# START OF EXCERPT TO READ
# windy day



## catfishinbeerdrinkin (May 3, 2011)

A day in the wind by myself in the canoe was a pain in the a** i literly wanted to fight the wind after i got my game on i stuck a few


----------



## RATLTRAP (Sep 16, 2009)

At least someone is out stickin a few!!! Good job!


----------



## FISHROADIE (Apr 2, 2010)

Good job, that must be pretty hard shooting out of a canoe.


----------



## catfishinbeerdrinkin (May 3, 2011)

Nahh not to bad when i go by myselif i put an ice chest full of water in the back to even it out then i stand and paddle/pole around i stand up almost the whole time its pretty stable im working on gettin some bright lights instead of holding a mag light between my legs when i shoot idk alot of ppl get a kick out of me an that canoe i even run lines in the river while its up i like it dont have to worry about motor issues gas oil props just put those daddy strokes in lol will have some more pics soon


----------



## texas two guns (Jan 23, 2006)

Try the new 27w LED's. They are getting good results and you can do it with a battery only. No generator.


----------



## catfishinbeerdrinkin (May 3, 2011)

Texas two guns where do i get those


----------



## Texican89 (Oct 27, 2009)
# END OF EXCERPT TO READ
# START OF GIVEN INFORMATION
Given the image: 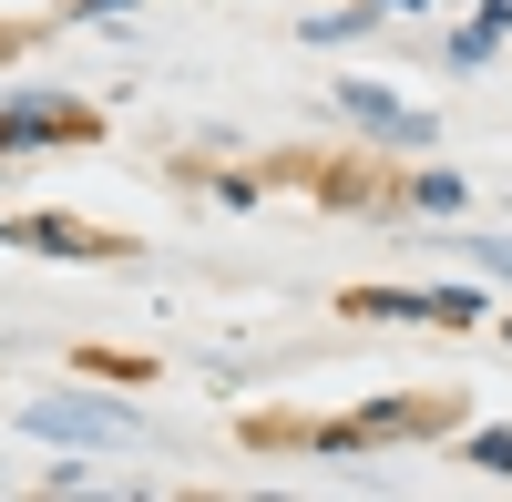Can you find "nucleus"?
Here are the masks:
<instances>
[{"label":"nucleus","mask_w":512,"mask_h":502,"mask_svg":"<svg viewBox=\"0 0 512 502\" xmlns=\"http://www.w3.org/2000/svg\"><path fill=\"white\" fill-rule=\"evenodd\" d=\"M31 431L41 441H134V410H113V400H31Z\"/></svg>","instance_id":"nucleus-1"},{"label":"nucleus","mask_w":512,"mask_h":502,"mask_svg":"<svg viewBox=\"0 0 512 502\" xmlns=\"http://www.w3.org/2000/svg\"><path fill=\"white\" fill-rule=\"evenodd\" d=\"M338 103H349L359 123H379V134H410V144H420V134H431V123H420V113H410L400 93H379V82H349V93H338Z\"/></svg>","instance_id":"nucleus-3"},{"label":"nucleus","mask_w":512,"mask_h":502,"mask_svg":"<svg viewBox=\"0 0 512 502\" xmlns=\"http://www.w3.org/2000/svg\"><path fill=\"white\" fill-rule=\"evenodd\" d=\"M472 462H482V472H502V482H512V431H482V441H472Z\"/></svg>","instance_id":"nucleus-4"},{"label":"nucleus","mask_w":512,"mask_h":502,"mask_svg":"<svg viewBox=\"0 0 512 502\" xmlns=\"http://www.w3.org/2000/svg\"><path fill=\"white\" fill-rule=\"evenodd\" d=\"M82 134H93V113H82V103H52V93L21 103V113H0V144H82Z\"/></svg>","instance_id":"nucleus-2"},{"label":"nucleus","mask_w":512,"mask_h":502,"mask_svg":"<svg viewBox=\"0 0 512 502\" xmlns=\"http://www.w3.org/2000/svg\"><path fill=\"white\" fill-rule=\"evenodd\" d=\"M482 267H502V277H512V236H502V246H482Z\"/></svg>","instance_id":"nucleus-5"}]
</instances>
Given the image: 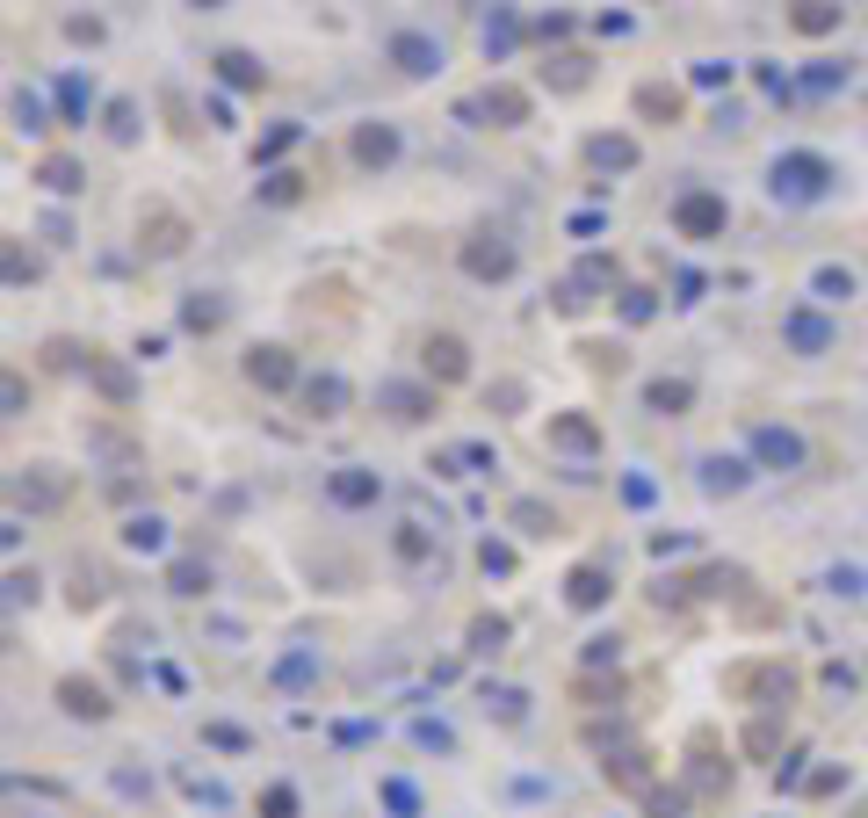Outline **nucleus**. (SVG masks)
Masks as SVG:
<instances>
[{
    "label": "nucleus",
    "instance_id": "nucleus-12",
    "mask_svg": "<svg viewBox=\"0 0 868 818\" xmlns=\"http://www.w3.org/2000/svg\"><path fill=\"white\" fill-rule=\"evenodd\" d=\"M355 153H362V160H369V167H384V160H391V153H398V138H391V131H384V124H377V131H362V138H355Z\"/></svg>",
    "mask_w": 868,
    "mask_h": 818
},
{
    "label": "nucleus",
    "instance_id": "nucleus-10",
    "mask_svg": "<svg viewBox=\"0 0 868 818\" xmlns=\"http://www.w3.org/2000/svg\"><path fill=\"white\" fill-rule=\"evenodd\" d=\"M246 370H254V384H283L290 362H283V348H254V362H246Z\"/></svg>",
    "mask_w": 868,
    "mask_h": 818
},
{
    "label": "nucleus",
    "instance_id": "nucleus-6",
    "mask_svg": "<svg viewBox=\"0 0 868 818\" xmlns=\"http://www.w3.org/2000/svg\"><path fill=\"white\" fill-rule=\"evenodd\" d=\"M753 449H760L767 464H782V471L803 457V449H796V435H782V428H760V435H753Z\"/></svg>",
    "mask_w": 868,
    "mask_h": 818
},
{
    "label": "nucleus",
    "instance_id": "nucleus-20",
    "mask_svg": "<svg viewBox=\"0 0 868 818\" xmlns=\"http://www.w3.org/2000/svg\"><path fill=\"white\" fill-rule=\"evenodd\" d=\"M818 290H825V297H847V290H854V276H847V268H825V276H818Z\"/></svg>",
    "mask_w": 868,
    "mask_h": 818
},
{
    "label": "nucleus",
    "instance_id": "nucleus-16",
    "mask_svg": "<svg viewBox=\"0 0 868 818\" xmlns=\"http://www.w3.org/2000/svg\"><path fill=\"white\" fill-rule=\"evenodd\" d=\"M637 109H644V116H680V95H673V87H644Z\"/></svg>",
    "mask_w": 868,
    "mask_h": 818
},
{
    "label": "nucleus",
    "instance_id": "nucleus-7",
    "mask_svg": "<svg viewBox=\"0 0 868 818\" xmlns=\"http://www.w3.org/2000/svg\"><path fill=\"white\" fill-rule=\"evenodd\" d=\"M514 37H521V22H514L507 8H492V22H485V51H492V58H507Z\"/></svg>",
    "mask_w": 868,
    "mask_h": 818
},
{
    "label": "nucleus",
    "instance_id": "nucleus-2",
    "mask_svg": "<svg viewBox=\"0 0 868 818\" xmlns=\"http://www.w3.org/2000/svg\"><path fill=\"white\" fill-rule=\"evenodd\" d=\"M673 218H680V232H688V239H709V232H724V203H717V196H680Z\"/></svg>",
    "mask_w": 868,
    "mask_h": 818
},
{
    "label": "nucleus",
    "instance_id": "nucleus-9",
    "mask_svg": "<svg viewBox=\"0 0 868 818\" xmlns=\"http://www.w3.org/2000/svg\"><path fill=\"white\" fill-rule=\"evenodd\" d=\"M333 500H348V507L377 500V478H369V471H340V478H333Z\"/></svg>",
    "mask_w": 868,
    "mask_h": 818
},
{
    "label": "nucleus",
    "instance_id": "nucleus-17",
    "mask_svg": "<svg viewBox=\"0 0 868 818\" xmlns=\"http://www.w3.org/2000/svg\"><path fill=\"white\" fill-rule=\"evenodd\" d=\"M521 109H529V102H521L514 87H500V95H492V116H500V124H521Z\"/></svg>",
    "mask_w": 868,
    "mask_h": 818
},
{
    "label": "nucleus",
    "instance_id": "nucleus-4",
    "mask_svg": "<svg viewBox=\"0 0 868 818\" xmlns=\"http://www.w3.org/2000/svg\"><path fill=\"white\" fill-rule=\"evenodd\" d=\"M789 22L803 37H825V29H840V0H789Z\"/></svg>",
    "mask_w": 868,
    "mask_h": 818
},
{
    "label": "nucleus",
    "instance_id": "nucleus-11",
    "mask_svg": "<svg viewBox=\"0 0 868 818\" xmlns=\"http://www.w3.org/2000/svg\"><path fill=\"white\" fill-rule=\"evenodd\" d=\"M217 73H225L232 87H261V66H254L246 51H225V58H217Z\"/></svg>",
    "mask_w": 868,
    "mask_h": 818
},
{
    "label": "nucleus",
    "instance_id": "nucleus-13",
    "mask_svg": "<svg viewBox=\"0 0 868 818\" xmlns=\"http://www.w3.org/2000/svg\"><path fill=\"white\" fill-rule=\"evenodd\" d=\"M630 160H637L630 138H594V167H630Z\"/></svg>",
    "mask_w": 868,
    "mask_h": 818
},
{
    "label": "nucleus",
    "instance_id": "nucleus-18",
    "mask_svg": "<svg viewBox=\"0 0 868 818\" xmlns=\"http://www.w3.org/2000/svg\"><path fill=\"white\" fill-rule=\"evenodd\" d=\"M557 442H572V449H586V442H594V428H586V420H557Z\"/></svg>",
    "mask_w": 868,
    "mask_h": 818
},
{
    "label": "nucleus",
    "instance_id": "nucleus-5",
    "mask_svg": "<svg viewBox=\"0 0 868 818\" xmlns=\"http://www.w3.org/2000/svg\"><path fill=\"white\" fill-rule=\"evenodd\" d=\"M789 341H796L803 355H818V348L832 341V333H825V319H818V312H789Z\"/></svg>",
    "mask_w": 868,
    "mask_h": 818
},
{
    "label": "nucleus",
    "instance_id": "nucleus-15",
    "mask_svg": "<svg viewBox=\"0 0 868 818\" xmlns=\"http://www.w3.org/2000/svg\"><path fill=\"white\" fill-rule=\"evenodd\" d=\"M601 594H608L601 572H572V601H579V609H601Z\"/></svg>",
    "mask_w": 868,
    "mask_h": 818
},
{
    "label": "nucleus",
    "instance_id": "nucleus-19",
    "mask_svg": "<svg viewBox=\"0 0 868 818\" xmlns=\"http://www.w3.org/2000/svg\"><path fill=\"white\" fill-rule=\"evenodd\" d=\"M15 116H22L29 131H44V102H37V95H15Z\"/></svg>",
    "mask_w": 868,
    "mask_h": 818
},
{
    "label": "nucleus",
    "instance_id": "nucleus-3",
    "mask_svg": "<svg viewBox=\"0 0 868 818\" xmlns=\"http://www.w3.org/2000/svg\"><path fill=\"white\" fill-rule=\"evenodd\" d=\"M391 66H398V73H434V66H442V44L406 29V37H391Z\"/></svg>",
    "mask_w": 868,
    "mask_h": 818
},
{
    "label": "nucleus",
    "instance_id": "nucleus-21",
    "mask_svg": "<svg viewBox=\"0 0 868 818\" xmlns=\"http://www.w3.org/2000/svg\"><path fill=\"white\" fill-rule=\"evenodd\" d=\"M586 80V58H557V87H579Z\"/></svg>",
    "mask_w": 868,
    "mask_h": 818
},
{
    "label": "nucleus",
    "instance_id": "nucleus-22",
    "mask_svg": "<svg viewBox=\"0 0 868 818\" xmlns=\"http://www.w3.org/2000/svg\"><path fill=\"white\" fill-rule=\"evenodd\" d=\"M44 181H51V189H80V174H73L66 160H51V167H44Z\"/></svg>",
    "mask_w": 868,
    "mask_h": 818
},
{
    "label": "nucleus",
    "instance_id": "nucleus-23",
    "mask_svg": "<svg viewBox=\"0 0 868 818\" xmlns=\"http://www.w3.org/2000/svg\"><path fill=\"white\" fill-rule=\"evenodd\" d=\"M340 399H348V391H340L333 377H319V384H312V406H340Z\"/></svg>",
    "mask_w": 868,
    "mask_h": 818
},
{
    "label": "nucleus",
    "instance_id": "nucleus-8",
    "mask_svg": "<svg viewBox=\"0 0 868 818\" xmlns=\"http://www.w3.org/2000/svg\"><path fill=\"white\" fill-rule=\"evenodd\" d=\"M427 370L434 377H463V341H449V333H442V341H427Z\"/></svg>",
    "mask_w": 868,
    "mask_h": 818
},
{
    "label": "nucleus",
    "instance_id": "nucleus-14",
    "mask_svg": "<svg viewBox=\"0 0 868 818\" xmlns=\"http://www.w3.org/2000/svg\"><path fill=\"white\" fill-rule=\"evenodd\" d=\"M463 261H471L478 276H507V268H514V254H507V247H471Z\"/></svg>",
    "mask_w": 868,
    "mask_h": 818
},
{
    "label": "nucleus",
    "instance_id": "nucleus-1",
    "mask_svg": "<svg viewBox=\"0 0 868 818\" xmlns=\"http://www.w3.org/2000/svg\"><path fill=\"white\" fill-rule=\"evenodd\" d=\"M825 181H832V167H825L818 153H789V160H774V196H789V203L825 196Z\"/></svg>",
    "mask_w": 868,
    "mask_h": 818
}]
</instances>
# END OF GIVEN INFORMATION
[PROMPT] Set down the part of the forum thread that starts at "# windy day" and ends at "(Sep 16, 2009)", reproducing it word for word. The listing above is independent of the forum thread about the windy day.

[RESULT BELOW]
# windy day



## catfishinbeerdrinkin (May 3, 2011)

A day in the wind by myself in the canoe was a pain in the a** i literly wanted to fight the wind after i got my game on i stuck a few


----------



## RATLTRAP (Sep 16, 2009)